(Records from a dataset)
■ ■ ■ ■

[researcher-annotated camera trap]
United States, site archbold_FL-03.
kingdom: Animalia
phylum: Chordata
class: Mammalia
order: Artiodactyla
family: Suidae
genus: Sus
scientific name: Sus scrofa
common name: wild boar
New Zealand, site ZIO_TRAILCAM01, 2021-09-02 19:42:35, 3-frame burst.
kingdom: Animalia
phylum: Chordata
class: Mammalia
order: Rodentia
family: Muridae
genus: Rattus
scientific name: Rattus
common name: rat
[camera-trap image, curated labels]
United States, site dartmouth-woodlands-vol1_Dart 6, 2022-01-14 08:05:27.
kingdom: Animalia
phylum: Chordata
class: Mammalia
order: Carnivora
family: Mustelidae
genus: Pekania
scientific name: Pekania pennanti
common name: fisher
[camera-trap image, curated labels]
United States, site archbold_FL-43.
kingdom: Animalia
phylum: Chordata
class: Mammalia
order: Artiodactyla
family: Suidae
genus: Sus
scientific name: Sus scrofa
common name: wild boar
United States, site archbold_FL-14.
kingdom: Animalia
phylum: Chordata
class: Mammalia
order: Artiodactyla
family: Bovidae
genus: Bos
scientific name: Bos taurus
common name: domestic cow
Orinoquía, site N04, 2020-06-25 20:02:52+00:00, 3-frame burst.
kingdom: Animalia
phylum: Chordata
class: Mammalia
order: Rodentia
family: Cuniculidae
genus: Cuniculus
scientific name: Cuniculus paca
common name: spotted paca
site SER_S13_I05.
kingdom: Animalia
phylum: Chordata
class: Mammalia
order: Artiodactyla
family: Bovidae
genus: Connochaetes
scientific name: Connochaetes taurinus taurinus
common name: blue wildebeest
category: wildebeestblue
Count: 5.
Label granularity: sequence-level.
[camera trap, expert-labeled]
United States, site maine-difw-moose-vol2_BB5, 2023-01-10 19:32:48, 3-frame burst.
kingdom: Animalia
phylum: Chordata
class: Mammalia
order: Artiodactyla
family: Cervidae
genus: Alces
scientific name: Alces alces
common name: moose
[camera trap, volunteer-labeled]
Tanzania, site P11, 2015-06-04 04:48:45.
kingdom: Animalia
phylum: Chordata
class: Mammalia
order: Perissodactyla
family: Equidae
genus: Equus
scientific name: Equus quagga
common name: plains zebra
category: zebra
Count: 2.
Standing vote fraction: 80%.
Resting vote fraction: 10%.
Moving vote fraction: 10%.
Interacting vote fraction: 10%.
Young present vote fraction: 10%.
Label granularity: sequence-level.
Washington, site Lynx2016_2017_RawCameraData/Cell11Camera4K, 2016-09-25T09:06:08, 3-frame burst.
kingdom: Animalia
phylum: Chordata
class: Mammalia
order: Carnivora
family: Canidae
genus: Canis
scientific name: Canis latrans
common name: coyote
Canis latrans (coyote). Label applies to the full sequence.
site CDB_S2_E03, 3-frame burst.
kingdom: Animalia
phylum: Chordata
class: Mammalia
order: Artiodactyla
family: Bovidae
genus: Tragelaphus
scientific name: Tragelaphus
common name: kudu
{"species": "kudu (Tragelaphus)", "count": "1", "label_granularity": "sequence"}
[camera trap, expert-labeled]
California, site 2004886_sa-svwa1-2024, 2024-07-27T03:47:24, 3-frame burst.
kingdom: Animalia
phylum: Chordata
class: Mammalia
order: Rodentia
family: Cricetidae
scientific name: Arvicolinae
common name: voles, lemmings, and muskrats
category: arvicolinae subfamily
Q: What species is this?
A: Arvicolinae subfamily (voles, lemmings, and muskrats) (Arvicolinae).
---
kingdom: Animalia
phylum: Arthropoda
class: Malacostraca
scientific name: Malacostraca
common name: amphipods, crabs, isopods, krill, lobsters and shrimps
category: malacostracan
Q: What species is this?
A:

■ ■ ■ ■

» **Problem to work on**:
Starting from the first line above, copy the data through to the last line exactly.

» **Exercise solution**:
[researcher-annotated camera trap]
United States, site archbold_FL-03.
kingdom: Animalia
phylum: Chordata
class: Mammalia
order: Artiodactyla
family: Suidae
genus: Sus
scientific name: Sus scrofa
common name: wild boar
New Zealand, site ZIO_TRAILCAM01, 2021-09-02 19:42:35, 3-frame burst.
kingdom: Animalia
phylum: Chordata
class: Mammalia
order: Rodentia
family: Muridae
genus: Rattus
scientific name: Rattus
common name: rat
[camera-trap image, curated labels]
United States, site dartmouth-woodlands-vol1_Dart 6, 2022-01-14 08:05:27.
kingdom: Animalia
phylum: Chordata
class: Mammalia
order: Carnivora
family: Mustelidae
genus: Pekania
scientific name: Pekania pennanti
common name: fisher
[camera-trap image, curated labels]
United States, site archbold_FL-43.
kingdom: Animalia
phylum: Chordata
class: Mammalia
order: Artiodactyla
family: Suidae
genus: Sus
scientific name: Sus scrofa
common name: wild boar
United States, site archbold_FL-14.
kingdom: Animalia
phylum: Chordata
class: Mammalia
order: Artiodactyla
family: Bovidae
genus: Bos
scientific name: Bos taurus
common name: domestic cow
Orinoquía, site N04, 2020-06-25 20:02:52+00:00, 3-frame burst.
kingdom: Animalia
phylum: Chordata
class: Mammalia
order: Rodentia
family: Cuniculidae
genus: Cuniculus
scientific name: Cuniculus paca
common name: spotted paca
site SER_S13_I05.
kingdom: Animalia
phylum: Chordata
class: Mammalia
order: Artiodactyla
family: Bovidae
genus: Connochaetes
scientific name: Connochaetes taurinus taurinus
common name: blue wildebeest
category: wildebeestblue
Count: 5.
Label granularity: sequence-level.
[camera trap, expert-labeled]
United States, site maine-difw-moose-vol2_BB5, 2023-01-10 19:32:48, 3-frame burst.
kingdom: Animalia
phylum: Chordata
class: Mammalia
order: Artiodactyla
family: Cervidae
genus: Alces
scientific name: Alces alces
common name: moose
[camera trap, volunteer-labeled]
Tanzania, site P11, 2015-06-04 04:48:45.
kingdom: Animalia
phylum: Chordata
class: Mammalia
order: Perissodactyla
family: Equidae
genus: Equus
scientific name: Equus quagga
common name: plains zebra
category: zebra
Count: 2.
Standing vote fraction: 80%.
Resting vote fraction: 10%.
Moving vote fraction: 10%.
Interacting vote fraction: 10%.
Young present vote fraction: 10%.
Label granularity: sequence-level.
Washington, site Lynx2016_2017_RawCameraData/Cell11Camera4K, 2016-09-25T09:06:08, 3-frame burst.
kingdom: Animalia
phylum: Chordata
class: Mammalia
order: Carnivora
family: Canidae
genus: Canis
scientific name: Canis latrans
common name: coyote
Canis latrans (coyote). Label applies to the full sequence.
site CDB_S2_E03, 3-frame burst.
kingdom: Animalia
phylum: Chordata
class: Mammalia
order: Artiodactyla
family: Bovidae
genus: Tragelaphus
scientific name: Tragelaphus
common name: kudu
{"species": "kudu (Tragelaphus)", "count": "1", "label_granularity": "sequence"}
[camera trap, expert-labeled]
California, site 2004886_sa-svwa1-2024, 2024-07-27T03:47:24, 3-frame burst.
kingdom: Animalia
phylum: Chordata
class: Mammalia
order: Rodentia
family: Cricetidae
scientific name: Arvicolinae
common name: voles, lemmings, and muskrats
category: arvicolinae subfamily
Q: What species is this?
A: Arvicolinae subfamily (voles, lemmings, and muskrats) (Arvicolinae).
---
kingdom: Animalia
phylum: Arthropoda
class: Malacostraca
scientific name: Malacostraca
common name: amphipods, crabs, isopods, krill, lobsters and shrimps
category: malacostracan
Q: What species is this?
A:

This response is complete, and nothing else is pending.